All of the data should be output character for character, except the pictures.

(Material shown)
***

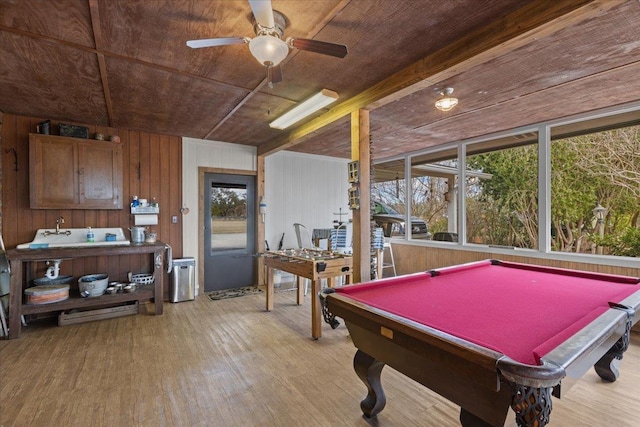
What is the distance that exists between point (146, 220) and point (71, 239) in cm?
92

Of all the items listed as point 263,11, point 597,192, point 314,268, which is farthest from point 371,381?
point 597,192

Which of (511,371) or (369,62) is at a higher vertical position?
(369,62)

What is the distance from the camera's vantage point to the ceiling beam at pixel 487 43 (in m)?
1.70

***

(Response to this task)
What is the distance that exists between point (146, 220) and point (71, 239) in cm?
92

Of all the items listed as point 263,11, point 597,192, point 314,268, which is farthest from point 371,381?
point 597,192

Which of (511,371) or (369,62) is at a higher vertical position?
(369,62)

What is the distance from the camera's vantage point to the ceiling beam at pixel 487 43 (in m)?
1.70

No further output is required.